NAIROBI, Kenya, Sept 25 – In-form double 5000m World Champion Hellen Obiri was in her own class after winning the hotly contested 3000m race to lead fellow Kenyans to a podium sweep in Doha Meet which concluded the series of the 2020 Wanda Diamond League on Friday.
Obiri clocked a World Leading time of 8:22.54, in a race that saw seven women dip under 8:27 – the first time in history this happened.
Agnes Tirop, the 2015 World Cross Country champion came in second in a photo-finish Personal Best time of 8:22.92, micro seconds ahead of World 3000m steeplechase champion Beatrice Chepkoech who occupied the third place also setting her Personal Best time.
The fourth and fifth places belonged to Kenya as well where Margaret Chelimo, the 2015 Africa Games 5000m champion was fourth in a Personal Best time of 8:24.76 while 2015 world champion in 3000m steeplechase, Hyvin Kiyeng came home fifth also in a Personal Best time of 8:25.13 to wrap up Kenya’s clean sweep.
“Doha has become like a second home to me as I’ve won so many races here, including the World Championships last year. I’ve been training in Doha for about a month in preparation for this event and I believe it has helped me to get in shape and acclimatise quite well,” said Obiri.
Little more than 24 hours earlier, the world cross-country champion from Kenya had explained how Doha was one of her favourite cities to race in, having set her 3000m here in 2014 and last year retaining her world 5000m title in the Khalifa Stadium.

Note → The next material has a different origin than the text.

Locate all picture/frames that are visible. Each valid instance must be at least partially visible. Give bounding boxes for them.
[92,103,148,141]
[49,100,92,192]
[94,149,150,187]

But when Chepkoech breezed into the lead with about 550 metres left in tonight’s 3000m race, Obiri kept her cool for another 200 metres before she unleashed her trademark kick for home, eventually winning in a world-leading 8:22.54.
The field of 15 women, loaded with world and Olympic medallists, was paced through the first kilometre in 2:48.46. Obiri and Chepkoech were tucked behind the pacemaker with world 10,000m bronze medallist Agnes Tirop and world 5000m silver medallist Margaret Chelimo Kipkemboi also near the front of the tightly-bunched pack.
After the pacemaker dropped out at the 1600m point, Obiri led the pack and reached 2000m in 5:39.70, the pace having slowed slightly. Eight women were still in contention with two laps to go with Obiri, Chepkoech, Tirop and Chelimo still occupying the first four places.
Chepkoech made her move as she entered the home straight for the penultimate time, but Obiri responded with about 350 metres remaining, her head rocking and arms fighting, as is often her style at the end of races.
Tirop and Chepkoech made up some ground in the final stages, but Obiri held on to win in 8:22.54, the second-fastest time of her career behind the 8:20.68 African outdoor record she set on this track six years ago.
The next five women to cross the line were all rewarded with PBs. Tirop and Chepkoech finished second and third respectively, both timed at 8:22.92, while Kipkemboi (8:24.76) and 2015 world steeplechase champion Hyvin Kiyeng (8:25.13) were fourth and fifth. For the first time in history, seven women finished inside 8:27.